Usage

This package enables a standardized way to monitor the quality and/or performance of your datapipeline. Its main usecase is to enable easy collection and storage of telemetry information about the collection and storage of data in your data pipeline.

Telemetry data is collected and stored from within a single data collection and storage job. Each time this job is run a telemetry object will be created accoriding to your predefined settings. Within your pipeline logic you can then start to add telemetry data to this object.

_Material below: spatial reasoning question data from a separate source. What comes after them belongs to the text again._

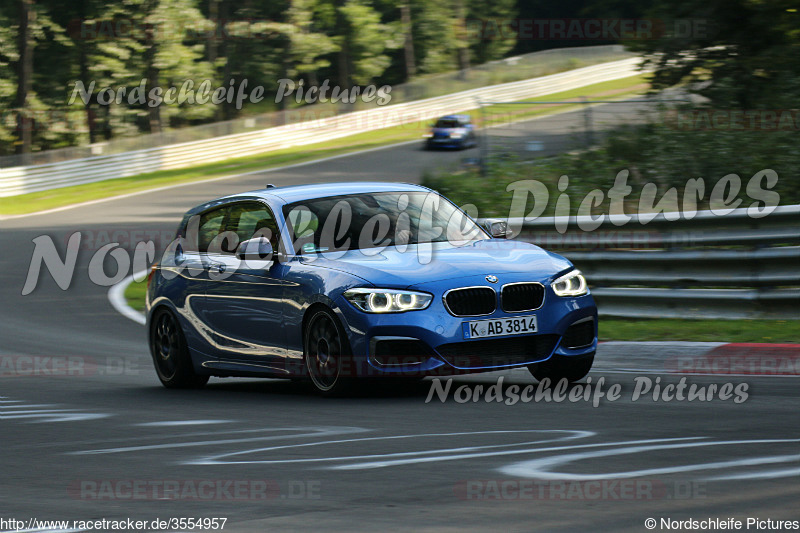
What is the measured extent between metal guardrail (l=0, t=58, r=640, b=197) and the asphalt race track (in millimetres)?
34900

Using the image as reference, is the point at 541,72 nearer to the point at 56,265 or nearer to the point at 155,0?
the point at 155,0

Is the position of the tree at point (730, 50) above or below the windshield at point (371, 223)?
below

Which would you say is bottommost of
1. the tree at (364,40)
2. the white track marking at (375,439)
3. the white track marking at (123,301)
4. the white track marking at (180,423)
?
the tree at (364,40)

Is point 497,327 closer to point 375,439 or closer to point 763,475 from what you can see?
point 375,439

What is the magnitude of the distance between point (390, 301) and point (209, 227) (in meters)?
2.86

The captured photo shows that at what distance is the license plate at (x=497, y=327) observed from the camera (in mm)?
8312

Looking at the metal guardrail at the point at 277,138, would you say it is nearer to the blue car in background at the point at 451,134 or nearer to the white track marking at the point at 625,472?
the blue car in background at the point at 451,134

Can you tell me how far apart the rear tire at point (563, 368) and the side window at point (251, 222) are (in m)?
2.21

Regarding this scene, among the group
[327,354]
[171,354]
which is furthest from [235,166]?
[327,354]

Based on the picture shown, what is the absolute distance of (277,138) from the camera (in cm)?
5150

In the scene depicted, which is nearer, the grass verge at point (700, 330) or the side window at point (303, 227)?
the side window at point (303, 227)

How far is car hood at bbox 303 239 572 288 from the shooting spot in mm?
8414

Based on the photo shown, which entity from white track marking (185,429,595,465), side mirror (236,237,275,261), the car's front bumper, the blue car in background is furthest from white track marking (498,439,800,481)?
the blue car in background

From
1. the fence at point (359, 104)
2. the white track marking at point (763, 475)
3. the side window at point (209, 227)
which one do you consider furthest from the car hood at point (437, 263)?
the fence at point (359, 104)
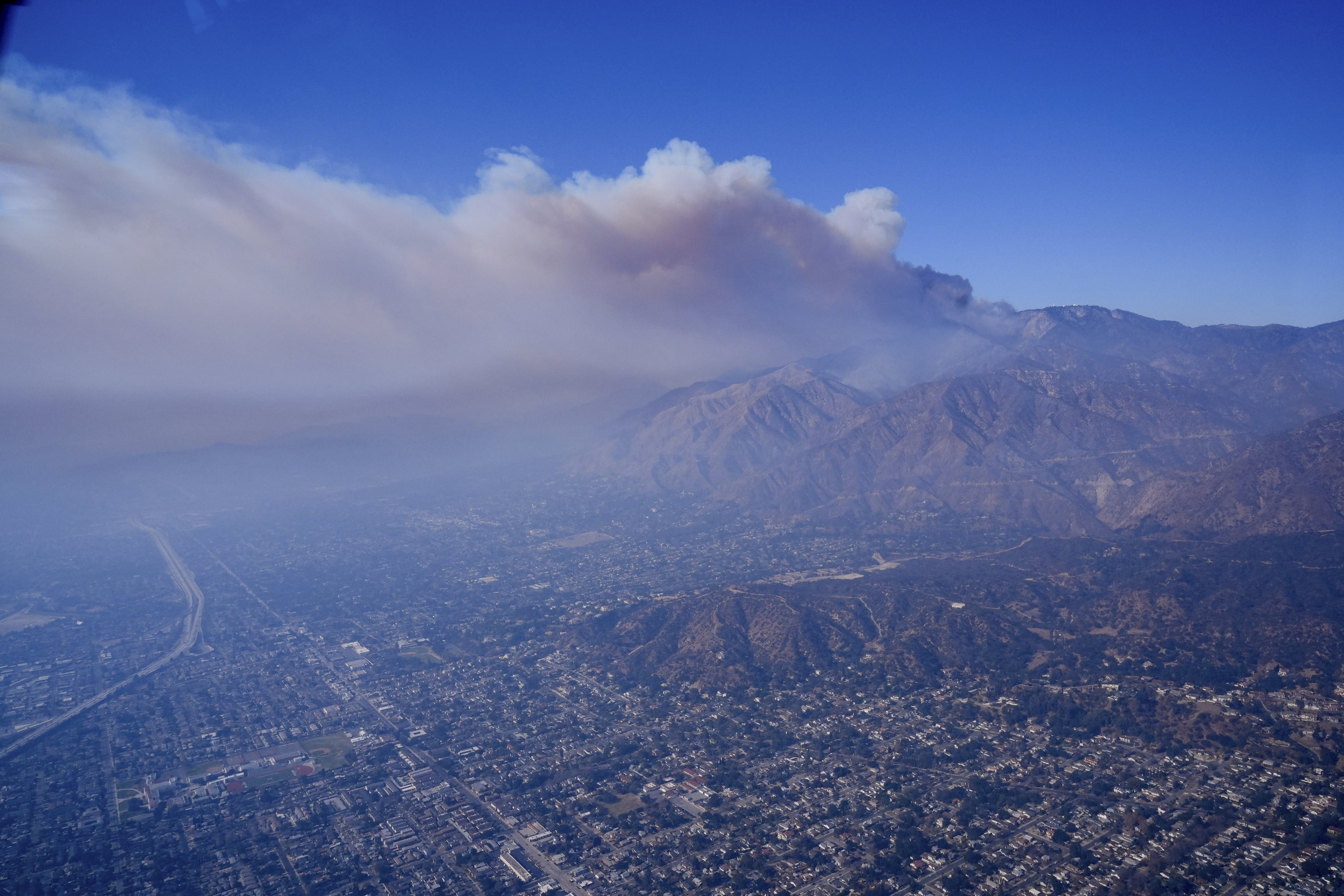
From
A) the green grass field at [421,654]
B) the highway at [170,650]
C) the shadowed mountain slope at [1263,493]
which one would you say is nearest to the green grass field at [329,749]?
the green grass field at [421,654]

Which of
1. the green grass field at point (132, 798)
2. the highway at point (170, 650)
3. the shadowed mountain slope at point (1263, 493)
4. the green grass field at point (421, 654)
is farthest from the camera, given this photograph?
the shadowed mountain slope at point (1263, 493)

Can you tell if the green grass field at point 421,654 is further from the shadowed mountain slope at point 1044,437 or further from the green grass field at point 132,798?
the shadowed mountain slope at point 1044,437

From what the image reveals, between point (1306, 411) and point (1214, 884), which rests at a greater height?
point (1306, 411)

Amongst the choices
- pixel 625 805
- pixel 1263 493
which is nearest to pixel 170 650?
pixel 625 805

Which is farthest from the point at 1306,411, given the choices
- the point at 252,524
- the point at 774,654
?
the point at 252,524

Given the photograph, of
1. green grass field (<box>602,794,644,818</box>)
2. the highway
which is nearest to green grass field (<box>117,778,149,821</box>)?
the highway

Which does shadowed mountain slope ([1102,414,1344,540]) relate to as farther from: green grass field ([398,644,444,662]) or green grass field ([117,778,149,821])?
green grass field ([117,778,149,821])

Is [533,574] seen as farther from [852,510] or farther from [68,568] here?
[68,568]

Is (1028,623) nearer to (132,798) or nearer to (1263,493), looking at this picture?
(1263,493)

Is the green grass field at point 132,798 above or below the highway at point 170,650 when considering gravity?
below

As each time the job runs a telemetry object will be created (and stored) you will be able to report on the quality of your pipeline jobs by just looking at the telemetry datapoints. For example if you were to retrieve exchange rates on an hourly basis you could report on the number of succesfull data points retrieved. Seeing big fluctuations in this number would be an indication of a problem with the pipeline.:

from pipeline_telemetry import ProcessType, Telemetry

from settings import telemetry_params
import counters

class GetExchangeRatesToDollar():

        def retrieve(self, currencies_list):
                self.telemetry = Telemetry(**telemetry_params)
                # logic to retrive the currency data
                # logic to add telemetry to self.telemetry

When underlying data retrieval also report telemetry data you will be able to see any issues that might have occured throughout the data pipeline. An example telemetry object could look like:

{
        "telemetry_type": "SINGLE TELEMETRY",
        "category": "CURRENCIES",
        "sub_category": "DAILY_EXCHANGE_RATES",
        "source_name": "FOREX_MARKETS_API",
        "process_type": "RETRIEVE_DAILY_EXCHANGE_RATES",
        "start_date_time": 2022-01-19 17:38:04.696Z,
        "run_time_in_seconds": 19.4553,
        "io_time_in_seconds": 9.5542,
        "traffic_light": "GREEN",
        "telemetry": {
                "GET_DATA_FROM_API" : {
                        "base_counter": 85,
                        "fail_counter": 2,
                        "counters": {
                                "RETRIEV_DATA_FROM_API": 84,
                                "FORMAT_DATE_FIELD": 83},
                        "errors": {
                                "RESPONSE_STATUS_CODE_404": 1,
                                "CONV_DATE_001": 1}
                        },
                "STORE_EXCHANGE_RATE" : {
                        "base_counter": 83,
                        "fail_counter": 2,
                        "counters": {
                                "STORE_EXCHANGE_RATE_SUCCESS": 81},
                        "errors": {
                                "UNKNOWN_EXCHANGE_RATE": 2}
                },
        }
}

In this example a daily pipeline for retrieving exchange rates has created a telemetry object. The pipeline tried to call the exchange rate api 85 times. 84 times it got a succesfull response and 1 time it got a 404 response. For 1 response the pipline was not able to convert the datefield properly. This resulted in 83 attempts to store an exchange rate, for 2 cases this failed because the exchange rate was unknown. The pipeline_telemetry package provides you with easy to use methods and decorators to create the telemetry objects and add customer counters and errors to the telemetry.